Of course the inverse is also true as lower kurtosis reduces the chance of an extreme event. For the same amount of stock exposure and portfolio rotation, index market timing's kurtosis of -.40 was lower than stock picking's +.16. After repeating the simulation additional times, and then simulating with market data from other periods, we consistently found that index market timing produced lower kurtosis. The idiosyncratic risk of individual stocks is the predominant source of a fatter tail in this comparison study. Many pundits have proclaimed how foolish it is to time the market. We have empirical evidence that active managing in the time domain allows one to reduce the chances of an extreme outcome. The need to calculate tail risk is an important lesson learned from the recent market turbulence. Additionally, more institutional investors have adopted a more dynamic approach to asset allocation3.
The greatest stories told everyday are the fortunes of a stock.
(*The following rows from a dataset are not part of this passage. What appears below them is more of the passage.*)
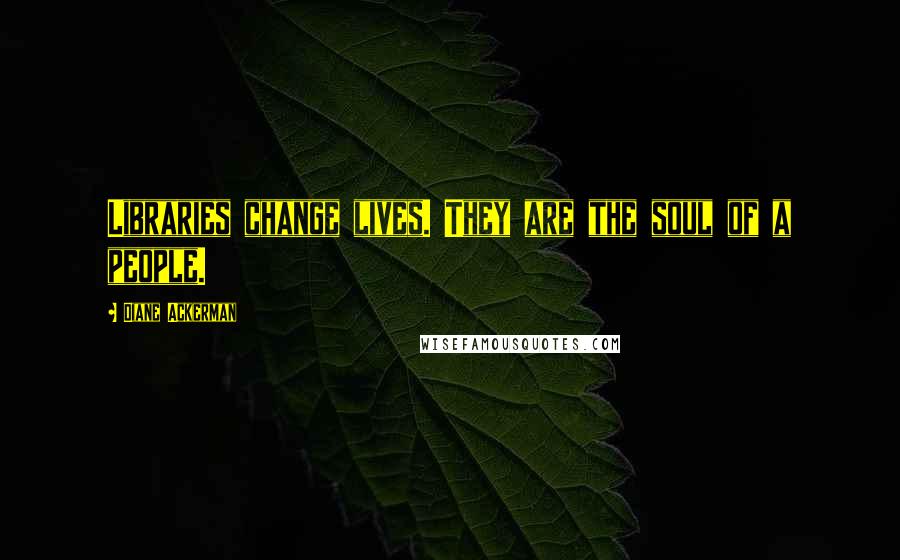 Diane Ackerman Quotes: Libraries change lives. They are the soul of a people.
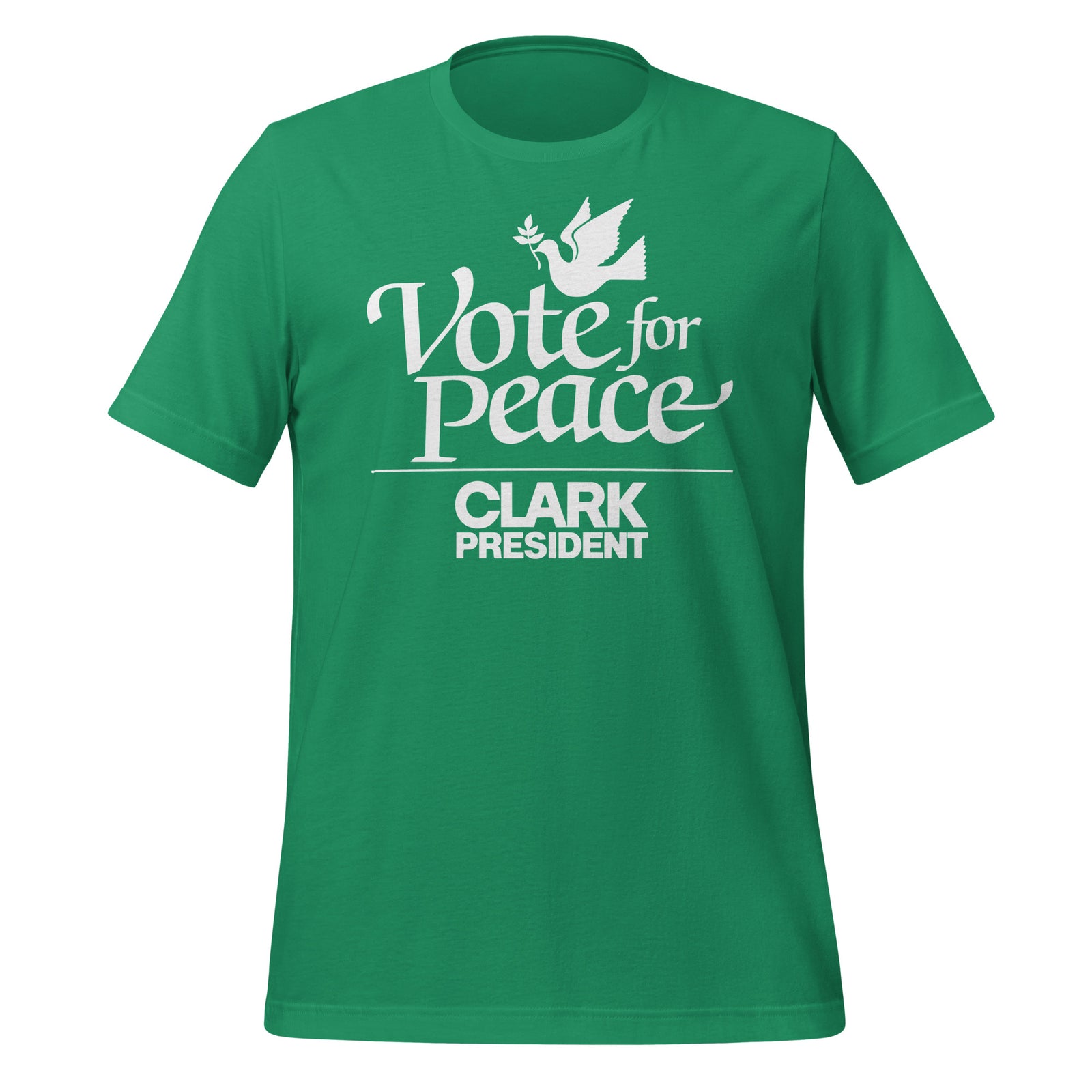 A green short-sleeve crewneck t-shirt featuring a white graphic print on the front with a dove, the text 'Vote for Peace', and 'CLARK PRESIDENT'.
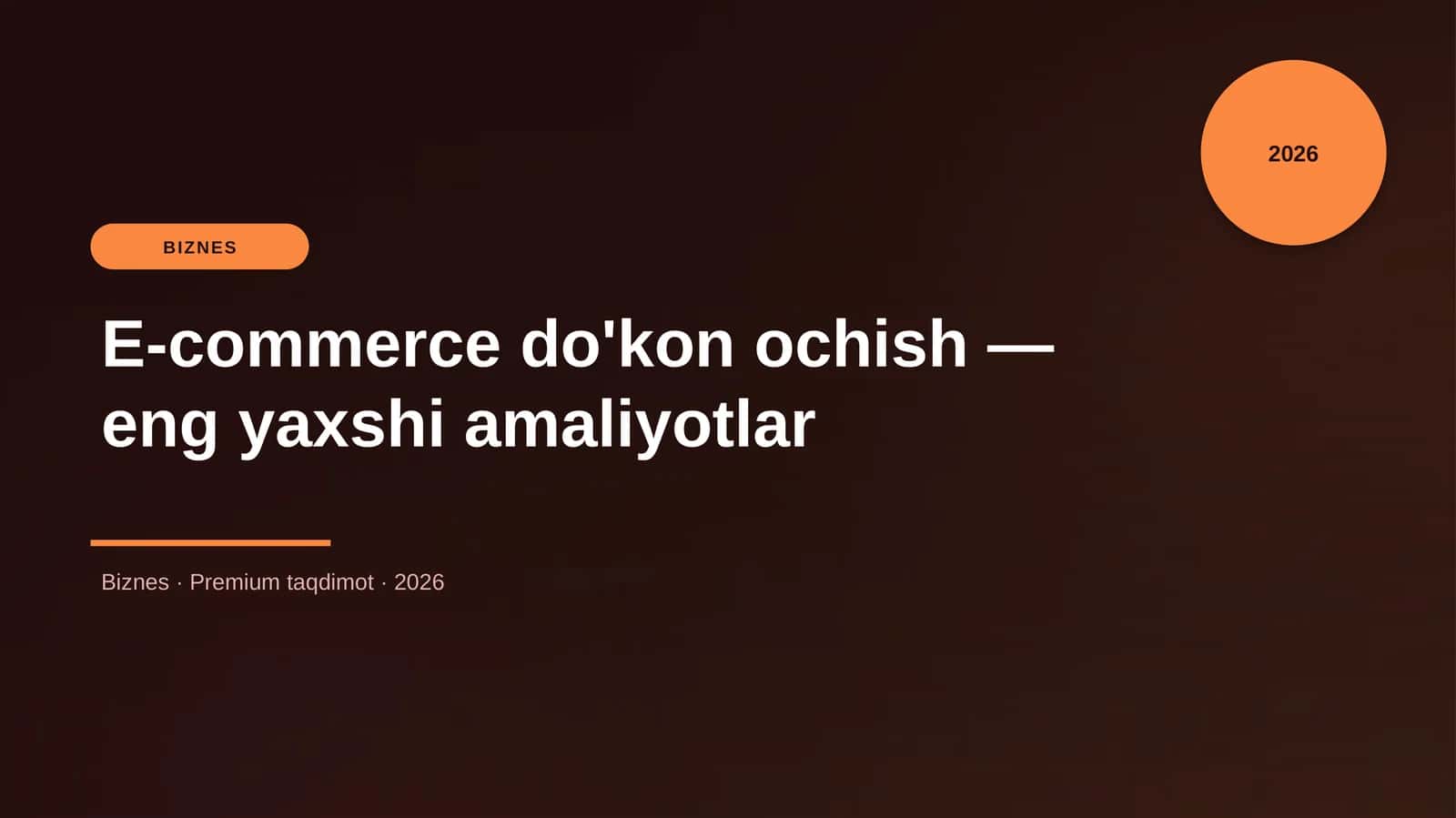 E-commerce do'kon ochish — eng yaxshi amaliyotlar 1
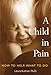 A Child in Pain: How to Help, What to Do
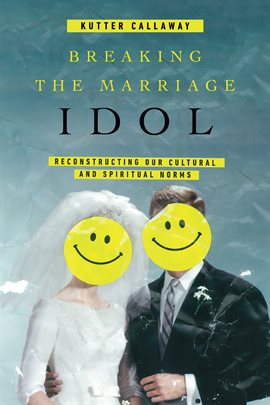 Cover image for Breaking the Marriage Idol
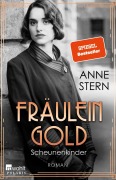 Fr&auml;ulein Gold: Scheunenkinder - Anne Stern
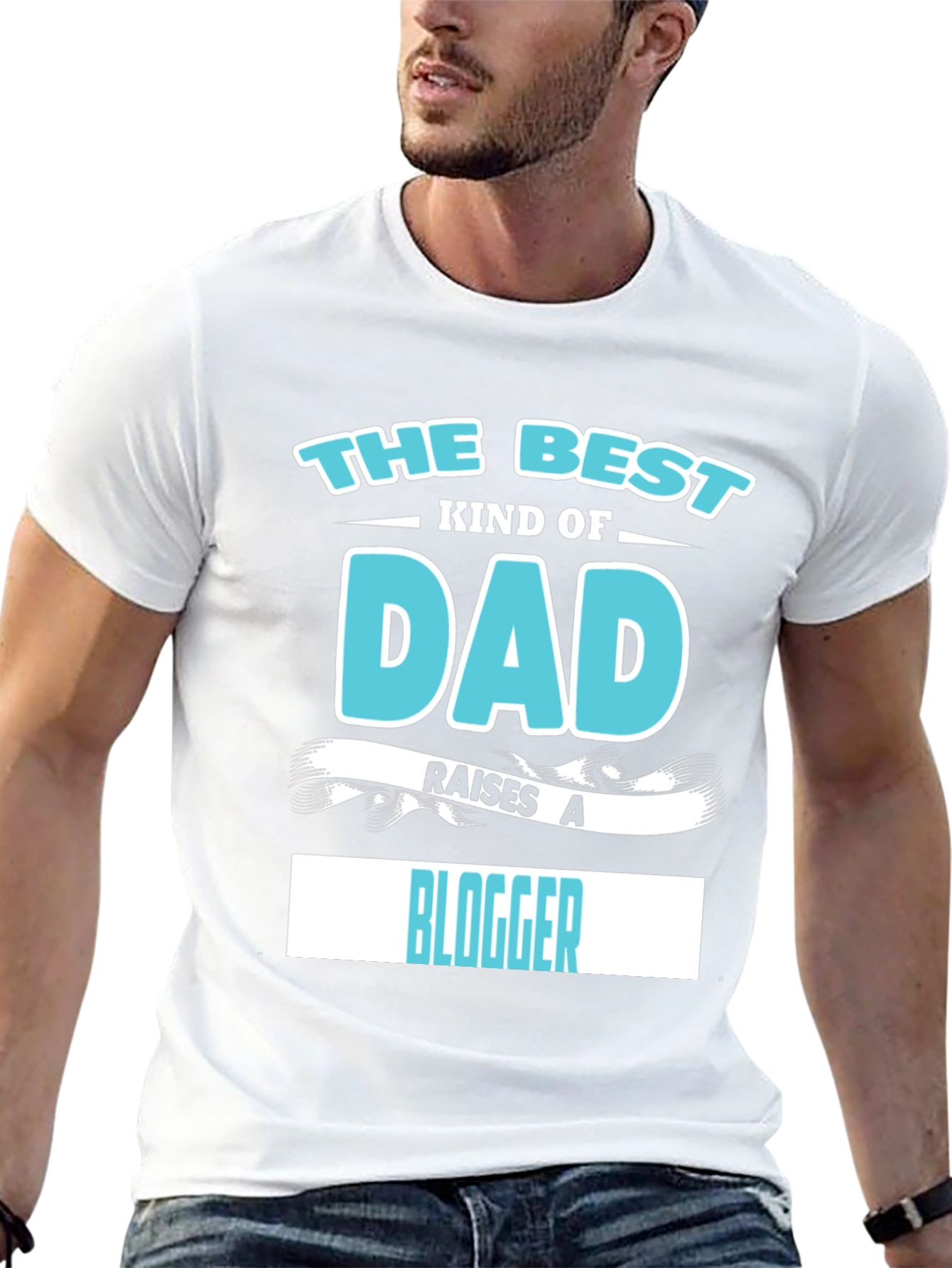 Best Kind of Dad Raises a Blogger T-Shirt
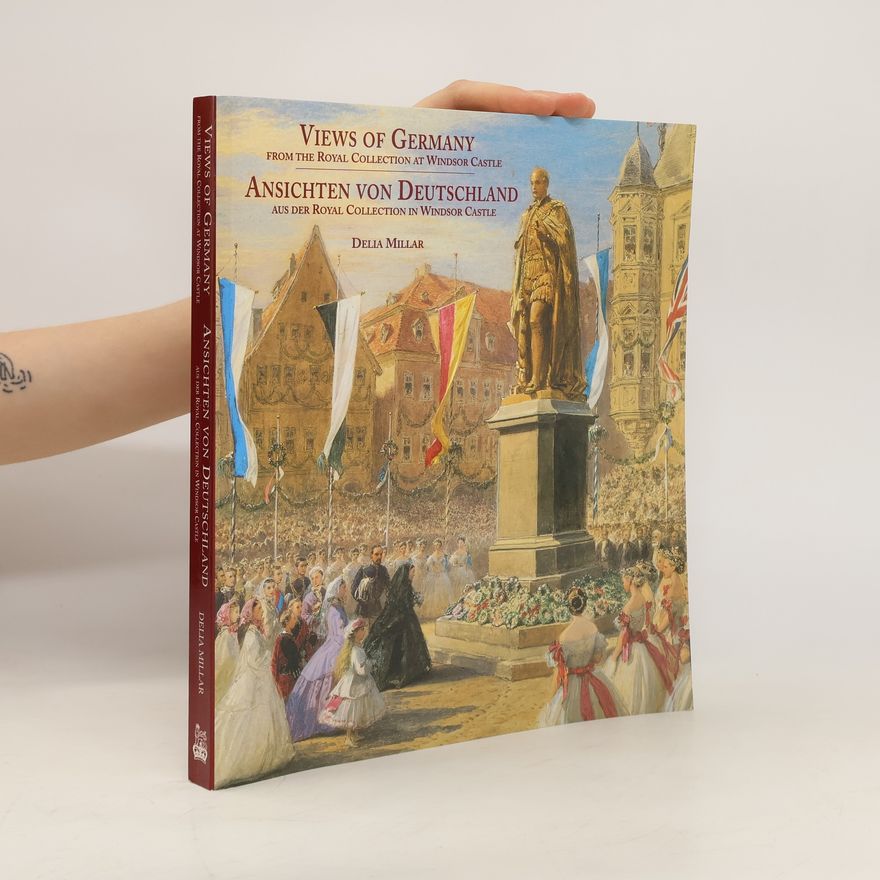 Delia Millar Views of Germany from the Royal Collection at Windsor Castle
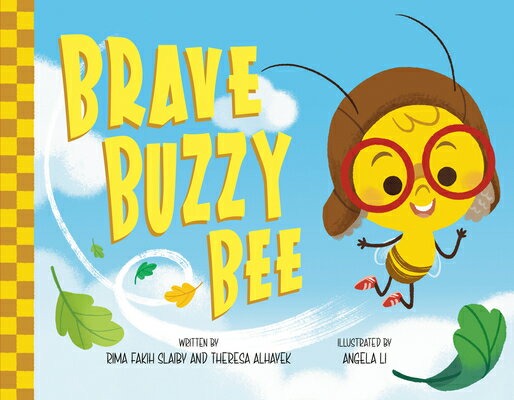 Brave Buzzy Bee BRAVE BUZZY BEE [ Rima Fakih Slaiby ]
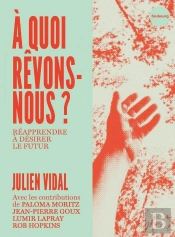 A Quoi Revons-Nous ? Réapprendre À Désirer Le Futur
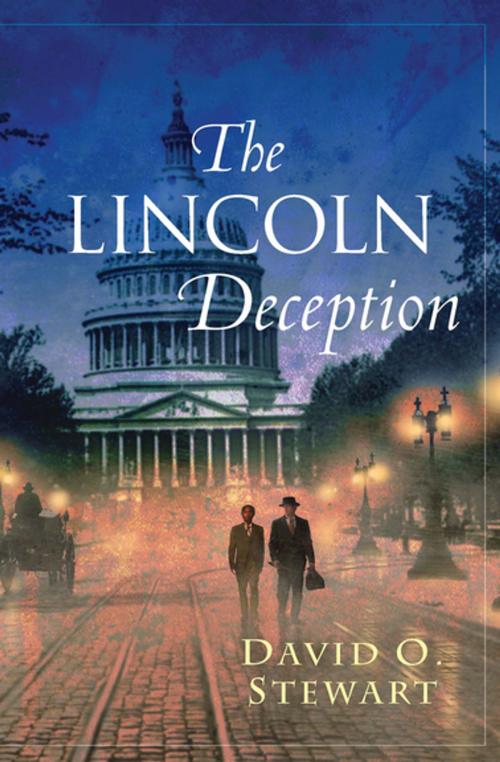 Cover of the book The Lincoln Deception by David O. Stewart, Kensington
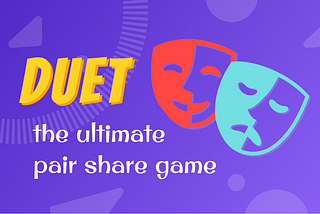 Duet: The Ultimate Pair Share Game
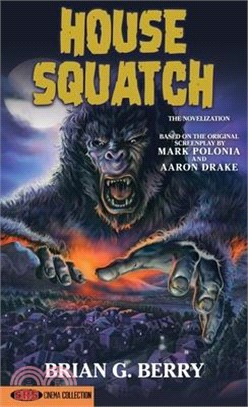 House Squatch: The Novelization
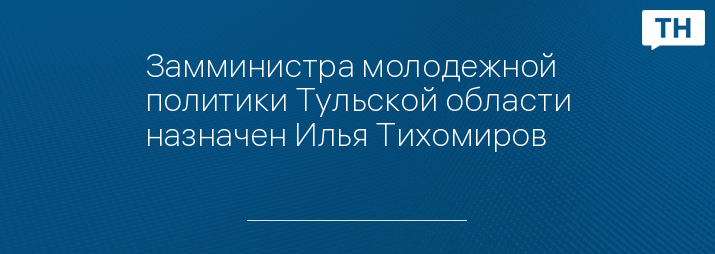 Замминистра молодежной политики Тульской области назначен Илья Тихомиров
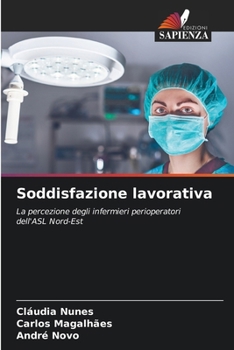 Soddisfazione lavorativa (Italian Edition)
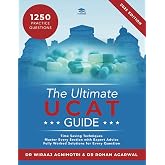 The Ultimate UCAT Guide: A comprehensive guide to the UCAT, with hundreds of practice questions, Fully Worked Solutions, Time Saving Techniques, and ... written by expert coaches and examiners.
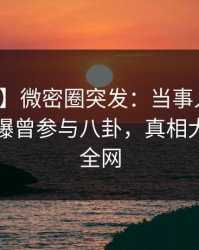 【爆料】微密圈突发：当事人在午后时刻被曝曾参与八卦，真相大白席卷全网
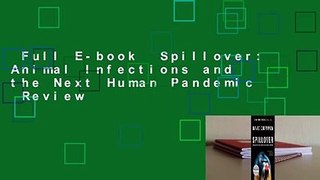 Full E-book  Spillover: Animal Infections and the Next Human Pandemic  Review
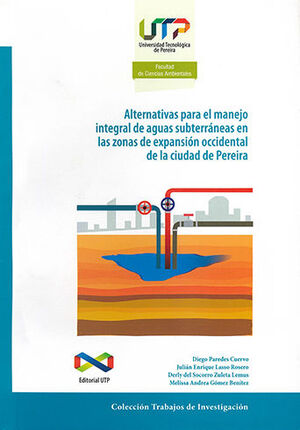 ALTERNATIVAS PARA EL MANEJO INTEGRAL DE AGUAS SUBTERRANEAS EN LAS ZONAS DE EXPANSION OCCIDENTAL DE LA CIUDAD DE PEREIRA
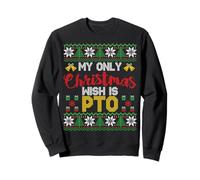 My Only Christmas Wish Is PTO - Funny Ugly Christmas Graphic Sudadera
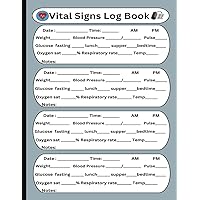 Vital Signs Log Book: A Perfect Place to Keep Track of and to Record Blood Pressure, Heart Rate, Glucose, Oxygen Saturations, Respiratory Rate, ... x 11 inches Register for Monitoring Readings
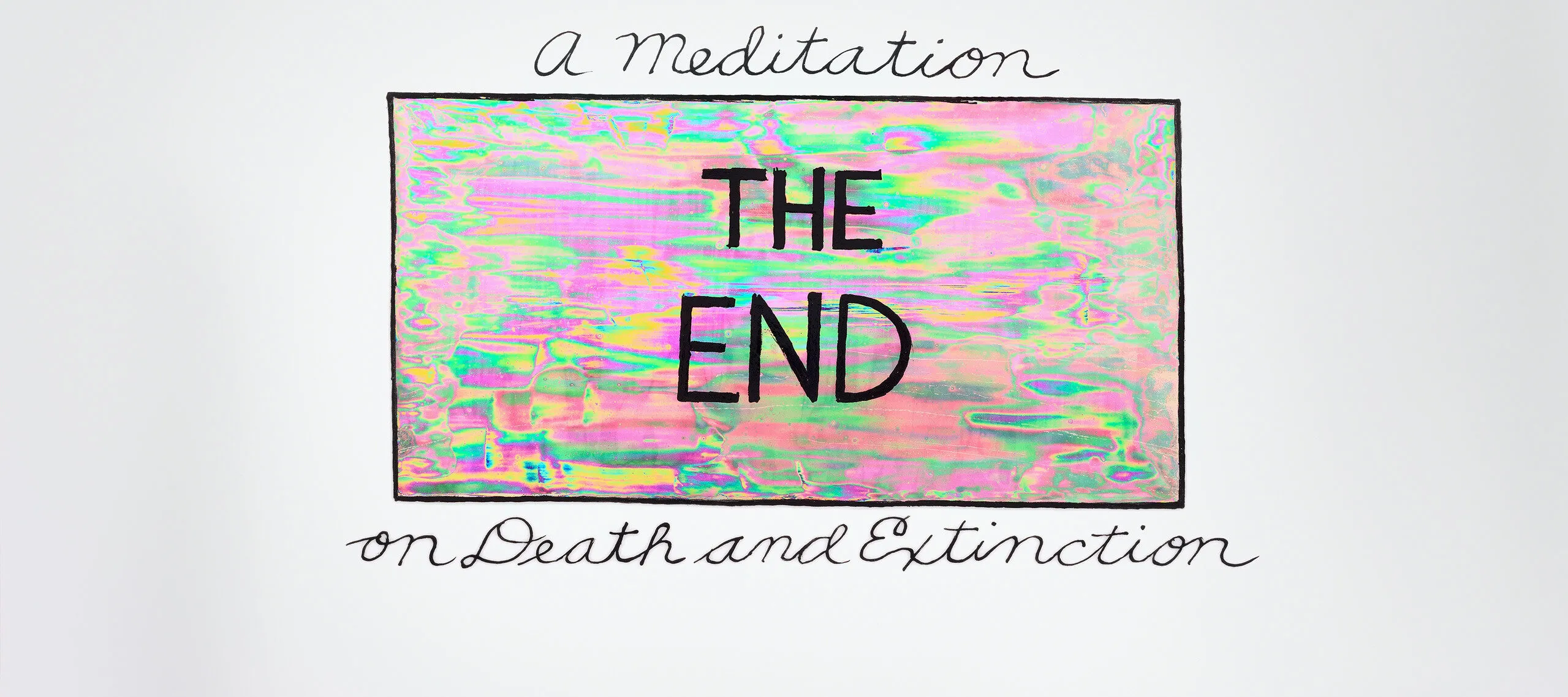 A painted sign that reads "The End" and "A meditation on death and extinction."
The discovery or re-discovery of new and old wonders is creatively foretold in a variety of daily narratives, making possible thought provoking discussion and interesting financial news. Economist Burton Malkiel stated that:
a blindfolded monkey throwing darts at a newspaper's financial pages could select a portfolio that would do just as well as one carefully selected by experts.
The Wall Street Journal ran an expert vs. random dart throwing simulation for 14 years, but declared no clear winner. Our study did not seek to find a winner, but to measure the risk sources between approaches (stock picking & index market timing) regardless of the investment competency of a manager. Overlooked by many, a key to investment success is keeping losses within a comfortable zone. Identifying risk sources and careful strategy selection is important to help reduce sharp negative effects on a portfolio. So investment approaches that minimize tail risk should be considered as a part of your portfolio.
1 using S&P100 constituents as of 12/31/2011. Did not account for constituent changes over 10 yr period for both simulations.
2 cash paid zero interest.
3 Fabozzi, Focardi, & Jonas (2010). Investment Management after the Global Financial Crisis.
Disclaimer: Article is for educational purposes only and does not constitute financial advice.